Let $\gamma = \beta^{\gamma_1} + \beta^{\gamma_2} + \ldots + \beta^{\gamma_n}$.  Let $m$ be the largest index such that $\gamma_m \geq \delta$.  Then we claim that
$\gamma + \beta^\delta = \beta^{\gamma_1} + \beta^{\gamma_2} + \ldots + \beta^{\gamma_m} + \beta^\delta$
(note that this is in iterative normal form, provided that $\gamma_i$ and $\delta$ are.)
First we prove:
Lemma.  If $\beta, \mu, \nu$ are any ordinals such that $\mu < \nu$, then $\beta^\mu + \beta^\nu = \beta^\nu$.
Proof:  Let $\beta = \omega^{\beta_1} + \omega^{\beta_2} + \ldots + \omega^{\beta_n}$ be the Cantor Normal Form for $\beta$.  Then the leading term of the Cantor Normal Form of $\beta^\mu$ will be $\omega^{\beta_1 \mu}$, i.e.
$\beta^\mu = \omega^{\xi_1} + \omega^{\xi_2} + \ldots + \omega^{\xi_m}$ where $\xi_i \leq \beta_1 \mu$.
Since $\omega$ is a principal ordinal, for $\mu < \nu, \omega^\mu + \omega^\nu = \omega^\nu$.  Therefore
$\beta^\mu + \beta^\nu = \omega^{\xi_1} + \omega^{\xi_2} + \ldots + \omega^{\xi_m} + \beta^\nu = \beta^\nu$, as desired.  (end of proof of Lemma)
Therefore, since $\gamma_i \leq \delta$ for $m+1 \leq i \leq n$, we have
$\beta^{\gamma_{m+1}} + \ldots + \beta^{\gamma_n} + \beta^\delta = \beta^\delta$
and therefore
$\gamma + \beta^\delta = \beta^{\gamma_1} + \beta^{\gamma_2} + \ldots + \beta^{\gamma_m} + \beta^\delta$.
We have
$f(\gamma) = \alpha^{f(\gamma_1)} + \alpha^{f(\gamma_2)} + \ldots + \alpha^{f(\gamma_n)}$
$f(\gamma + \beta^\delta) = \alpha^{f(\gamma_1)} + \alpha^{f(\gamma_2)} + \ldots + \alpha^{f(\gamma_m)} + \alpha^{f(\delta)}$,
and, provided that $m$ is the largest index such that $f(\gamma_m) \geq f(\delta)$, the same argument as above shows that
$f(\gamma) + \alpha^{f(\delta)} = \alpha^{f(\gamma_1)} + \alpha^{f(\gamma_2)} + \ldots + \alpha^{f(\gamma_n)} + \alpha^{f(\delta)} $ $= \alpha^{f(\gamma_1)} + \alpha^{f(\gamma_2)} + \ldots + \alpha^{f(\gamma_m)} + \alpha^{f(\delta)} = f(\gamma + \beta^\delta)$.
So we are done if we can show that for all $\gamma, \delta \in E(\beta)$, $\gamma < \delta \Leftrightarrow f(\gamma) < f(\delta)$.
This follows from the fact that we can describe the comparison relation < using the same inductive rules, regardless of base.  The inductive rules are as follows:
0 is less than any ordinal besides 0.
If $\gamma = \beta^{\gamma_1} + \beta^{\gamma_2} + \ldots + \beta^{\gamma_m}$, and $\delta = \beta^{\delta_1} + \beta^{\delta_2} + \ldots + \beta^{\delta_n}$, with the $\gamma_i$ and the $\delta_i$ weakly decreasing, than $\gamma < \delta$ if and only if one of the following two conditions hold:


*

*For some $i$, $\gamma_i < \delta_i$ and for all $1 \leq j < i, \gamma_j = \delta_j$.

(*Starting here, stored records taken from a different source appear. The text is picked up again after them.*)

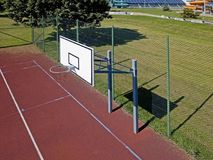 Modern basketball court in the courtyard of primary school. Multifunctional children`s playground with artificial surfaced fenced royalty free stock photography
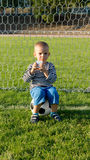 Little boy drinking while playing soccer Royalty Free Stock Photography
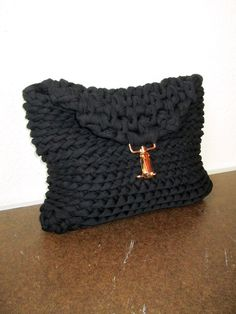 A black chunky knit clutch made of bulky t-shirt yarn.  Technically, this cuddly bag is not knitted but crocheted. Although it looks more like a knit. Its not lined and doesnt have any pockets - only one simple roomy compartment, but it makes the clutch reversible - just turn it inside out. See the last two photos to compare the 2 looks.  Choose the buckle color at checkout (shown with gold tone buckle).  MEASUREMENTS: Approximately 12 (19 cm) by 9 measured lying flat, not stretched.  NET…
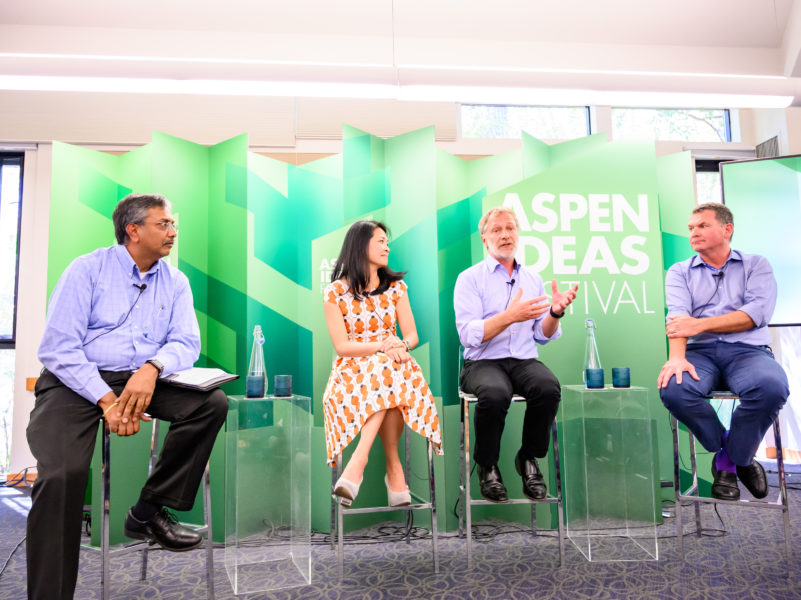 Four people are on stage at the aspen ideas festival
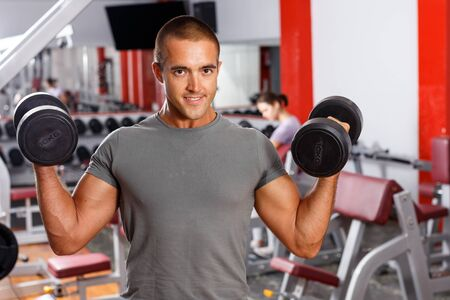 Positive sporty guy doing exercises with dumbbells at sports club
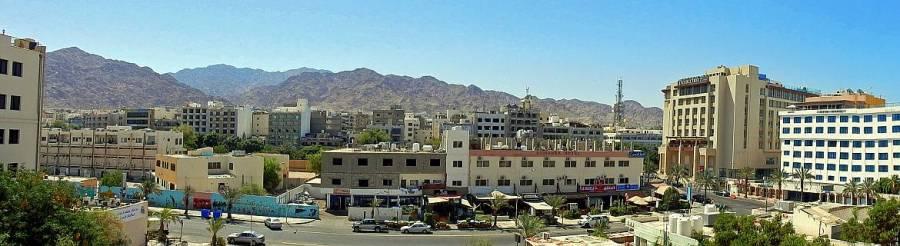 Jordanien | Das Stadtzentrum in Aqaba fotografiert vom Balkon unseres Hotels als Panorama. Shops, Restaurants und Häuser der Stadt vor einer Bergkulisse der Wüste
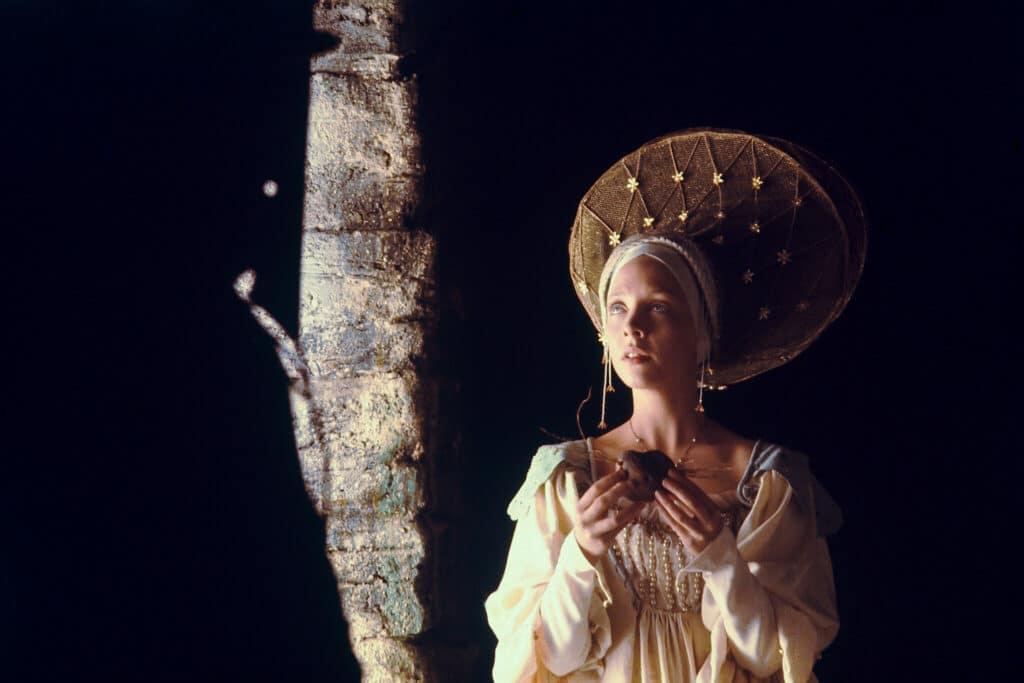 Deborah Fallender steht als Prinzessin in Jabberwocky in der Dunkelheit. Neben einem Kleid trägt sie einen extravaganten Hut.
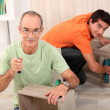 Stock Photo: Father and son assembling furniture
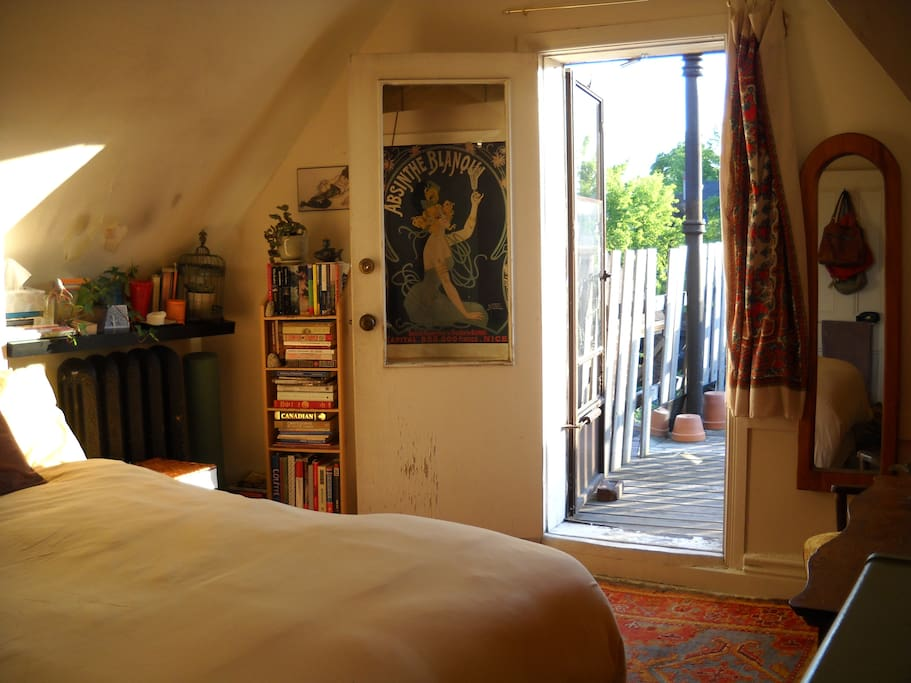 The Bedroom with door leading to a private balcony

*$m < n$ and for all $1 \leq i \leq m$, $\gamma_i = \delta_i$.
It is easy to see that if the second condition holds, then $\gamma < \delta$.  So assume the  first condition holds.  Since $\beta \geq \omega$ and $\delta_i \geq \gamma_i + 1$,
$\beta^{\delta_i} \geq \beta^{\gamma_i + 1} \geq \beta^{\gamma_i} \omega > \beta^{\gamma_i} m \geq \beta^{\gamma_i} + \beta^{\gamma_{i+1}} + \ldots + \beta^{\gamma_m}$, so
$\beta^{\delta_1} + \beta^{\delta_2} + \ldots + \beta^{\delta_n} \geq \beta{\delta_1} + \beta^{\delta_2} + \ldots + \beta^{\delta_i} = \beta^{\gamma_1} + \beta^{\gamma_2} + \ldots + \beta^{\gamma_{i-1}} + \beta^{\delta_i} > \beta^{\gamma_1} + \beta^{\gamma_2} + \ldots + \beta^{\gamma_{m}}$.
Going the other way, observe that, if neither conditions 1 nor 2 hold for $\gamma < \delta$, nor conditions 1 nor 2 hold for $\delta < \gamma$, we must have $m = n$ and $\gamma_i = \delta_i$ for $1 \leq i \leq m$, so $\gamma = \delta$.  So if $\gamma < \delta$, either conditions 1 or 2 must hold.
We have shown that $T_\alpha(n)$ and $T_\beta(n)$ are the same ordinals except for a change of base from $\alpha$ to $\beta$.  It follows that $S_\alpha(n)$ and $S_\beta(n)$ are the same except for the same change of base.  So $F_\alpha(n) = F_\beta(n)$ for any $\alpha, \beta \geq \omega$.

As for the asymptotics of $F_\omega(n)$, all I can prove is that $F_\omega(n) \geq 2^{n-2}$.  Take any binary string of n-2 symbols.  Starting from $\omega^\omega$, apply the function $\alpha \rightarrow \alpha^\omega$ if the $i$th symbol is a 0, and apply the function $\alpha \rightarrow \omega^\alpha$ if the $i$th symbol is a 1.  Defining $\beta$ by $\alpha = \omega^{\omega^\beta}$, the two operations affect $\beta$ by $\beta \rightarrow \beta + 1$ and $\beta \rightarrow \omega^\beta$ respectively.  It's not hard to see that two distinct binary strings lead to two different final ordinals.
I conjecture that $\lim_{n \rightarrow \infty} \frac{F_\omega(n+1)}{F_\omega(n)} = 4$, but am nowhere close to a proof.